According to analysis by crypto KOL Biupa-TZC, the "whale" behind AUCTION employed a highly concealed "passive sell order" distribution strategy, successfully dumping a massive position while maintaining the illusion of a bullish market.
1. Placing Large Passive Sell Orders
The whale placed massive passive sell orders near the current market price, allowing aggressive buy orders to hit these bids and execute trades.
Since spot supply was largely controlled by the whale, there were almost no aggressive sell orders in the market. CVD is calculated as aggressive buy volume minus aggressive sell volume. With minimal aggressive selling, CVD kept rising—even as price remained suppressed.
2. Creating the Illusion of Price Strength
The whale avoided aggressively dumping, instead making it appear as though only buy-side activity existed, creating a false impression of upward momentum.
With CVD steadily climbing and open interest increasing, retail traders mistakenly believed institutional capital was flooding in, prompting them to go long or attempt to catch the falling knife.
3. Gradually Absorbing Buy-Side Liquidity to Distribute Holdings
The whale continuously posted new passive sell orders, systematically absorbing incoming buy-side liquidity.
Each time aggressive buyers hit these passive sell walls, temporary liquidity vacuums emerged. The whale then slightly lowered the next layer of sell orders, gradually pushing the price down.
Because of the high volume involved, these weren’t merely suppressive orders—they represented actual selling, ultimately leading to a sharp collapse in AUCTION’s price.

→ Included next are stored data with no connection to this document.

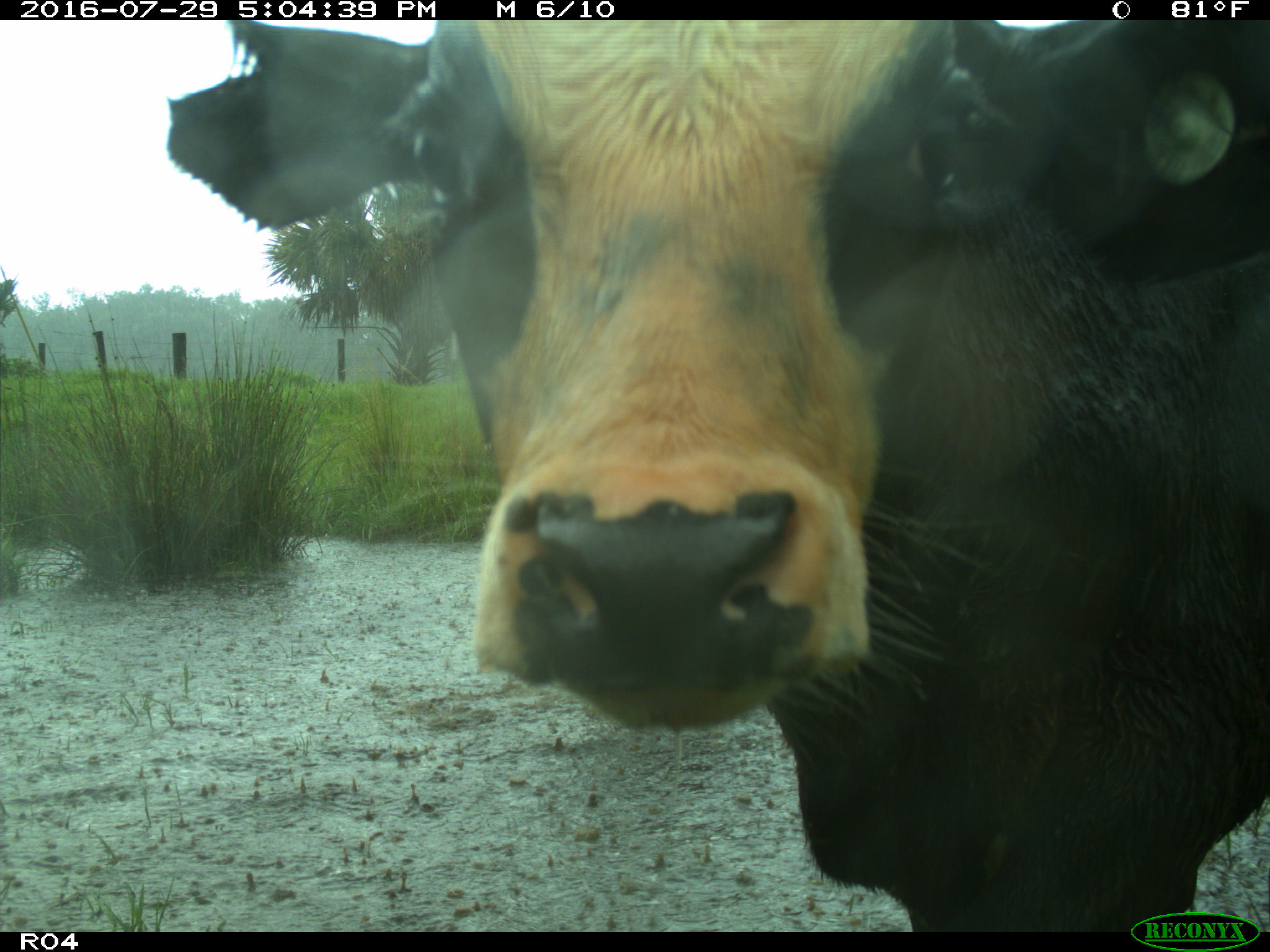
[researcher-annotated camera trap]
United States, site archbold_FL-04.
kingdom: Animalia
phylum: Chordata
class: Mammalia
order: Artiodactyla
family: Bovidae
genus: Bos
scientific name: Bos taurus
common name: domestic cow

The End of the Game: A Wake-Up Call for the Market
The dramatic surge and crash of AUCTION was a carefully orchestrated capital reallocation and market manipulation operation. Although Bounce Brand has stepped in to stabilize market liquidity—providing support across multiple exchanges and locking up approximately 1.5 million AUCTION tokens—this incident still exposes the hidden risks and complexities lurking within the crypto markets.
For ordinary investors, this serves as a profound lesson: blindly following market signals when trading high-volatility assets can easily turn one into fodder for whales. Only through vigilance and deep analysis of market dynamics can traders hope to survive—and thrive—in the ever-changing landscape of digital asset trading.